● **DIRECTIVES**
1. Which compression methods do the SAP HANA interview questions say HANA uses? List all of them.
2. Can you set down, word for word, the part of the SAP HANA interview questions that begins at the words "Ans: Traditional database" and stops after "does it do?"?
3. In the SAP HANA interview questions, can you rewrite the answer beginning "Variable is always associated with a column" as a short list that keeps its main facts?
=== TEXT EXCERPT ===
- Why and how are column store databases more optimized for aggregations?
Ans: Since all the values of a particular column are stored in contiguous memory locations, the read is faster.
- How does HANA compress the data? Types of compression methods?
Ans: There are three ways HANA compresses data. They are Dictionary Encoding, Run-Length Encoding and Cluster Encoding. But, mostly Dictionary encoding is used by HANA as it is the most optimized.
- When you need to read all the columns of the databases table, is Hana better than the traditional database?
Ans: Traditional database is better in this case. As the time needed to reconstruct the entire row for all the data in the table is more.
- Can we use row based tables in modeling? If not how can we use?
Ans: We can’t use the row based tables directly in the Graphical or script views. But, the table can be used in a procedure and then the procedure can be used in the script based calculation view.
- What will be the default schema name when the data is moved to HANA using SLT method?
Ans: The name of the replication configuration in the SLT.
- What is index server? What does it do?
Ans: The main SAP HANA database management component is known as the index server, which contains the actual data stores and the engines for processing the data. The index server processes incoming SQL or MDX statements in the context of authenticated sessions and transactions.
- What is a key attribute in attribute view? Why is it needed?
Ans: Key attribute is a kind of primary key for the attribute view. But, it doesn’t prevent the passage of duplicate values. It is basically needed to determine the join execution order at the run time when multiple tables are used in an attribute view.
- Will marking a column as key attribute prevent the flow of duplicate values in the output of the attribute view? If yes how? If no then why?
Ans: No, the function of primary key column in the attribute view is to determine the join execution order at run-time but not preventing the duplicates.
- Which is better to use to restrict data? Variables or Input Parameters?
Ans: Input-parameter. Variable acts as a condition in the where clause. Whereas the Input-parameter parameterizes the input data set itself. That is it filters the data even before the data comes to from clause.
- How is a variable different from an Input parameter in the way they function?
Ans: Variable is always associated with a column. But an input-parameter is independent of columns. Variable can only be used to restrict the output data set. But, the parameter can be used to apply some logic for any calculations and restrict data as well. Variable acts as a condition in the where clause. Whereas the Input-parameter parameterizes the input data set itself. That is it filters the data even before the data comes to from clause.
11 .Suppose there is a requirement to use Hierarchies in HANA in the Analytical view, how do we do the modeling for such requirement?
=== INFORMATION PROVIDED ===
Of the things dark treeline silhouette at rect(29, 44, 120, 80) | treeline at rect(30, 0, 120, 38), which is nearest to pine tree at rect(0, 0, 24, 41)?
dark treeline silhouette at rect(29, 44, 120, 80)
===
● **RESULTS IN ORDER**
1.
- Dictionary Encoding
- Run-Length Encoding
- Cluster Encoding

2.
Ans: Traditional database is better in this case. As the time needed to reconstruct the entire row for all the data in the table is more.
- Can we use row based tables in modeling? If not how can we use?
Ans: We can’t use the row based tables directly in the Graphical or script views. But, the table can be used in a procedure and then the procedure can be used in the script based calculation view.
- What will be the default schema name when the data is moved to HANA using SLT method?
Ans: The name of the replication configuration in the SLT.
- What is index server? What does it do?

3.
- A variable is always tied to a column; an input parameter is independent of columns.
- A variable can only restrict the output data set; an input parameter can also apply logic for calculations as well as restrict data.
- A variable acts as a condition in the where clause; an input parameter parameterizes the input data set itself, filtering data before it reaches the from clause.